Handling changes in input data
Table of Contents
What happens if the input data changes?
We often run BABS on a dataset, only to find that there are more data available. Or maybe some of the images or metadata need to be changed. This presents a problem for BABS because we need to have specific commits in the git history that correspond to changes in the input data - otherwise we can run into merge conflicts. While it is possible to make changes to the input data after the BABS project has been created, we discourage it because it makes the sharing of the results more difficult. Specifically, the input data needs to have objects in the git annex that may not be present in updated input data.
Changes in the input data need to be incorporated into the BABS project and synced to the remote datasets.
The list of completed subjects/sessions also needs to be updated to reflect the updated input data.
We added the babs update-input-data command to help with this process.
Follow the example walkthrough until all the jobs are finished and merged. Specifically, you should see the following message:
`babs merge` was successful!
Adding another session
You may have noticed that sub-0002 only has one session, ses-01. Let's add ses-02 to the input data and see how BABS handles it.
$ cd ~/babs_demo/simbids/
$ cp -r --preserve=links sub-0002 sub-0003
$ find sub-0003 -depth -name "*sub-0002*" -execdir sh -c 'mv "$1" "$(echo "$1" | sed "s/sub-0002/sub-0003/g")"' sh {} \;
$ datalad save -m "Add sub-0003 to simbids"
Now we've changed the input data in its original location. We need to make this change in the BABS project as well.
$ cd ~/babs_demo/my_BABS_project
$ babs update-input-data --dataset-name BIDS
Added 1 job(s) to process:
sub_id
2 sub-0003
You can see that sub-0003 that we created is now in the job status dataframe. Let's take a look at the analysis directory. You will see that the already-completed jobs are now present as zip files. This is because we needed to merge the previous results into the project before we could update the input data. For very large projects, this can add a lot of zip files and possible make running the next batch of jobs take longer.
$ ls analysis/
CHANGELOG.md README.md code containers inputs logs sub-0001_fmriprep_anat-24-1-1.zip sub-0002_fmriprep_anat-24-1-1.zip
$ babs status
Job status:
There are in total of 3 jobs to complete.

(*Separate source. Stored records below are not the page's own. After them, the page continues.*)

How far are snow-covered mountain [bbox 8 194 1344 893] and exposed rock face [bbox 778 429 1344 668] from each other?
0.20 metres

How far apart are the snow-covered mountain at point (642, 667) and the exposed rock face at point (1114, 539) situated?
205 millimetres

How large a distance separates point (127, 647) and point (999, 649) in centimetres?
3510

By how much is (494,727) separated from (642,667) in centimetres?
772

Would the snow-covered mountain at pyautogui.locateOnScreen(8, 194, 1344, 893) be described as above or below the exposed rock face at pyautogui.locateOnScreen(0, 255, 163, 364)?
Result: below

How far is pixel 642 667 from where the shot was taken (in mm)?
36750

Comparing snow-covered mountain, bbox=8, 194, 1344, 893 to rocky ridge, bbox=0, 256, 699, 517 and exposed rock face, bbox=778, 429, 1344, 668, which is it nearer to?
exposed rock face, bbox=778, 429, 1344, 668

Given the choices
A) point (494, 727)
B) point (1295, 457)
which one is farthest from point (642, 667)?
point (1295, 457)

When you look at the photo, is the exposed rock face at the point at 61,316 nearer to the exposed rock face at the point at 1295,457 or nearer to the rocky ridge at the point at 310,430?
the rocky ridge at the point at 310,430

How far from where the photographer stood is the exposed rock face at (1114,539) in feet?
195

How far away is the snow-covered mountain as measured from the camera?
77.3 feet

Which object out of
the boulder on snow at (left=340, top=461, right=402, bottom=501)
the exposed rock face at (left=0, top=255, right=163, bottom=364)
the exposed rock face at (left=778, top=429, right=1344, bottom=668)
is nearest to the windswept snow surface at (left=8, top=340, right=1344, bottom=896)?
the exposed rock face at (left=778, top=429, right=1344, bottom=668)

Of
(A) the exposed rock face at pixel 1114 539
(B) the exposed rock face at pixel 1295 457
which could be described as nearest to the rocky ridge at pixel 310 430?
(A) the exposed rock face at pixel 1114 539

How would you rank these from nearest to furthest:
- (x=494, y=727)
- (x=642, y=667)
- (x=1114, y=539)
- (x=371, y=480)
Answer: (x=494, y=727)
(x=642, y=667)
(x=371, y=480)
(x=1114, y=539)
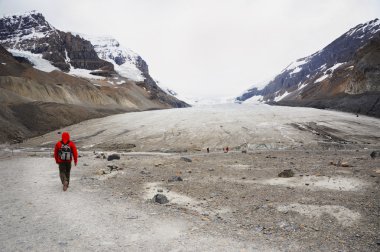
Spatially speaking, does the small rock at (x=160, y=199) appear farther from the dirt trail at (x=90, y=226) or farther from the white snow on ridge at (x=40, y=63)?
the white snow on ridge at (x=40, y=63)

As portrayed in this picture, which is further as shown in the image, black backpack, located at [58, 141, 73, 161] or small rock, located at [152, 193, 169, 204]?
black backpack, located at [58, 141, 73, 161]

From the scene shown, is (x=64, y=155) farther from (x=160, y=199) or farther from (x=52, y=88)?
(x=52, y=88)

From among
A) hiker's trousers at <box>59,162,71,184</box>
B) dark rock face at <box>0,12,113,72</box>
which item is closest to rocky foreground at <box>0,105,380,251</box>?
hiker's trousers at <box>59,162,71,184</box>

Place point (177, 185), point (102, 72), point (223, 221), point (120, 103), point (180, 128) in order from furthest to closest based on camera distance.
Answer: point (102, 72)
point (120, 103)
point (180, 128)
point (177, 185)
point (223, 221)

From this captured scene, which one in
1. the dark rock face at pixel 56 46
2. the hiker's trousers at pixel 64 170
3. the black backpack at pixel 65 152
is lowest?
the hiker's trousers at pixel 64 170

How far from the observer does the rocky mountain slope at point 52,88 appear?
53.5 m

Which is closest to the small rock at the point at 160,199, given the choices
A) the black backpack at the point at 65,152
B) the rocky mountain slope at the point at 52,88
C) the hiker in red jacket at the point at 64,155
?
the hiker in red jacket at the point at 64,155

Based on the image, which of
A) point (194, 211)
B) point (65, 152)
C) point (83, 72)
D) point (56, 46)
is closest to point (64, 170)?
point (65, 152)

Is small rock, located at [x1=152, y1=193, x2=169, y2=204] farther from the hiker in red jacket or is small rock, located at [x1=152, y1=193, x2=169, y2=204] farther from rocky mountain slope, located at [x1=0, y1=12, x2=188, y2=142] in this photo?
rocky mountain slope, located at [x1=0, y1=12, x2=188, y2=142]

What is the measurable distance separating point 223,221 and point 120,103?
4318 inches

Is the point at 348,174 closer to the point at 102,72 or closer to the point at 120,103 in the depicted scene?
the point at 120,103

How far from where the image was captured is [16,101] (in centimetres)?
5834

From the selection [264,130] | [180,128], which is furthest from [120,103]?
[264,130]

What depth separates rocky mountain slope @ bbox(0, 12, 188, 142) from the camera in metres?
53.5
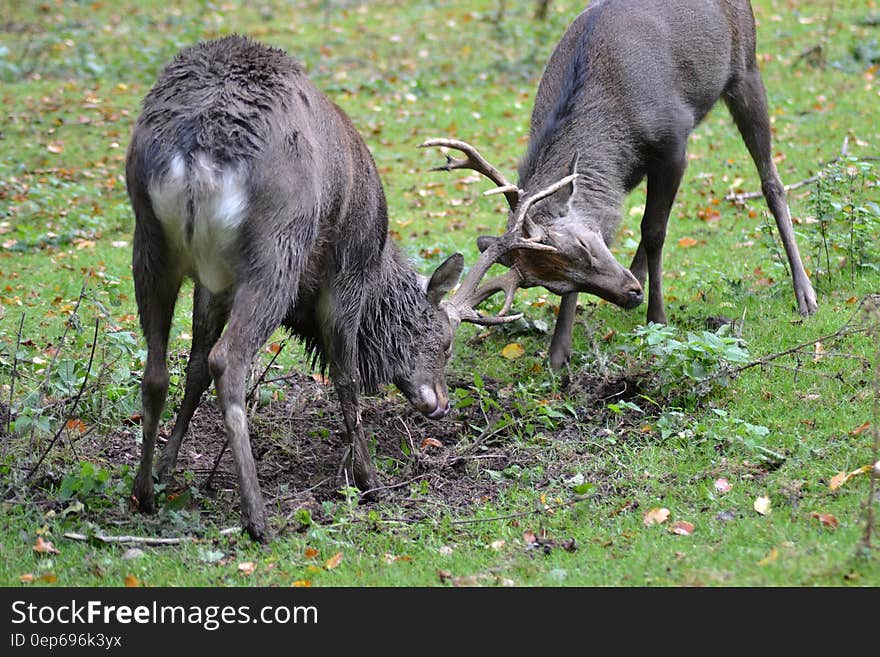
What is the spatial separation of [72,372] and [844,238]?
17.4 feet

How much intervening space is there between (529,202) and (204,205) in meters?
2.36

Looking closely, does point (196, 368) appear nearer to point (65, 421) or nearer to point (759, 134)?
point (65, 421)

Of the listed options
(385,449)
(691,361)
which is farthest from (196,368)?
(691,361)

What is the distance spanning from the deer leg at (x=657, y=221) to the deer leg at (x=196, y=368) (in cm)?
333

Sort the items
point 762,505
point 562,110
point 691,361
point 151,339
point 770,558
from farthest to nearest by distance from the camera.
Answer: point 562,110
point 691,361
point 151,339
point 762,505
point 770,558

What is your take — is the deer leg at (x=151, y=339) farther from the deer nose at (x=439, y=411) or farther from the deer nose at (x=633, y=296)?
the deer nose at (x=633, y=296)

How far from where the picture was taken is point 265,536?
5.03m

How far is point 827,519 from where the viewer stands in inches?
190

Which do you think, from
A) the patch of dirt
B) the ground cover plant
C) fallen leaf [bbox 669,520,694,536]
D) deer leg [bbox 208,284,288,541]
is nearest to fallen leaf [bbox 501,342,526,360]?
the ground cover plant

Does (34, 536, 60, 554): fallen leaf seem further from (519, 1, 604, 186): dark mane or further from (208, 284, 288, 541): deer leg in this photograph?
(519, 1, 604, 186): dark mane

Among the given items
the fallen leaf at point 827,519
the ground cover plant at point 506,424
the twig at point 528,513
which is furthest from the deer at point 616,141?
the fallen leaf at point 827,519

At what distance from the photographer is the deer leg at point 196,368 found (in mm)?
5605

2 job(s) have been submitted; 1 job(s) haven't been submitted.
Among submitted jobs,
2 job(s) successfully finished;
0 job(s) are pending;
0 job(s) are running;
0 job(s) failed.
All log files are located in folder: ~/babs_demo/my_BABS_project/analysis/logs
And to submit our remaining job, we can run:
$ babs submit
No jobs in the queue
Submitting the following jobs:
sub_id submitted is_failed job_id task_id state time_used time_limit nodes cpus partition name has_results
0 sub-0003 False False 3 1 nan nan nan <NA> <NA> nan nan False
This job is submitted like any other job. When it finishes we see the expected output:
$ babs status
Job status:
There are in total of 3 jobs to complete.

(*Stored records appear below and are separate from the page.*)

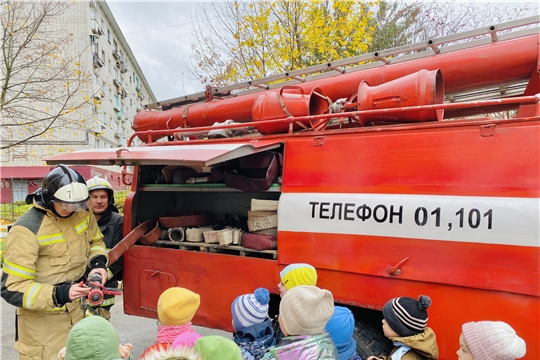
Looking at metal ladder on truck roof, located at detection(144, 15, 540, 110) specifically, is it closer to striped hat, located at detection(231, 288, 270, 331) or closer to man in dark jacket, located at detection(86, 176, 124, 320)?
man in dark jacket, located at detection(86, 176, 124, 320)

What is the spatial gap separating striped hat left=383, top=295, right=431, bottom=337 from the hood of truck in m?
1.50

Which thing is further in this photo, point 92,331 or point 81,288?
point 81,288

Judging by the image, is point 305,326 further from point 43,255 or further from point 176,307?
point 43,255

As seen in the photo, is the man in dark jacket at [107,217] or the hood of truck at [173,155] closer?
the hood of truck at [173,155]

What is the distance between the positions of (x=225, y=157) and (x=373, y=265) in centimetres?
130

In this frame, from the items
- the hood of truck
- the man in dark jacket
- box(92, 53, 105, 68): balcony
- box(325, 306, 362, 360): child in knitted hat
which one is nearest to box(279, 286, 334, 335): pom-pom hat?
box(325, 306, 362, 360): child in knitted hat

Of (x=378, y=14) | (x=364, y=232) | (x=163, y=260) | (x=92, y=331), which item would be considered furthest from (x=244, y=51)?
(x=92, y=331)

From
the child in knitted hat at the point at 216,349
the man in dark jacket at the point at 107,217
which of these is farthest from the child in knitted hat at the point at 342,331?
the man in dark jacket at the point at 107,217

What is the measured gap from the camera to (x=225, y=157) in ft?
8.69

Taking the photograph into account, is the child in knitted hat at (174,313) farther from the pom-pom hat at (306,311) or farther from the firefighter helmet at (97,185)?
the firefighter helmet at (97,185)

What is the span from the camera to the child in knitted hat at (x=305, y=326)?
5.86 feet

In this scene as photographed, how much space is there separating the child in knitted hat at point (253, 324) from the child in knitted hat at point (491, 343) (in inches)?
44.0

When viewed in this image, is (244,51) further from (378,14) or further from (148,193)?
(148,193)

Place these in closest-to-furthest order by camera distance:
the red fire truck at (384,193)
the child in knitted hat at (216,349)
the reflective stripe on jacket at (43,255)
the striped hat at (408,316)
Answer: the child in knitted hat at (216,349) < the striped hat at (408,316) < the red fire truck at (384,193) < the reflective stripe on jacket at (43,255)
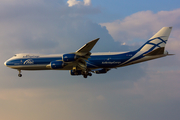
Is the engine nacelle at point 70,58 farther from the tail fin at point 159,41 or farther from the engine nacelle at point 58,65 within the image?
the tail fin at point 159,41

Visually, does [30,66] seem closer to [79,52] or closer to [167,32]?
[79,52]

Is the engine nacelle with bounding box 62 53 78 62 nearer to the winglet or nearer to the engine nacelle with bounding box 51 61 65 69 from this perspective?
the winglet

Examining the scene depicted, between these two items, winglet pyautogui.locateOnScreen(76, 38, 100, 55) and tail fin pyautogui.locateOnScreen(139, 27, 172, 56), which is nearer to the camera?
winglet pyautogui.locateOnScreen(76, 38, 100, 55)

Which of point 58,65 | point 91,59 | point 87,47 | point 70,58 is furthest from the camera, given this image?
point 91,59

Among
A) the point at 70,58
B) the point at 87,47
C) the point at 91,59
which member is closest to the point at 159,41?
the point at 91,59

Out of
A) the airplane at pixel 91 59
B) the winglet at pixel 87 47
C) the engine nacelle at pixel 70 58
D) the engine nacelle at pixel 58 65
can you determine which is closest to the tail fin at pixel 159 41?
the airplane at pixel 91 59

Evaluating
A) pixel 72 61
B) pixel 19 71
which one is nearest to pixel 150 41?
pixel 72 61

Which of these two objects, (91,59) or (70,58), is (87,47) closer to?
(70,58)

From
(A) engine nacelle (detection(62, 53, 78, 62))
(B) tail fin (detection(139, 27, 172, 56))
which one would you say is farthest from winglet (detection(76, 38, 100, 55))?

3 job(s) have been submitted; 0 job(s) haven't been submitted.
Among submitted jobs,
3 job(s) successfully finished;
All jobs are completed!
All log files are located in folder: ~/babs_demo/my_BABS_project/analysis/logs
And to finalize the new subject we run babs merge:
$ babs merge
`babs merge` was successful!
Deleting merged branches for chunk #1...
Deleted branch job-3-1-sub-0003 (was a011f3c).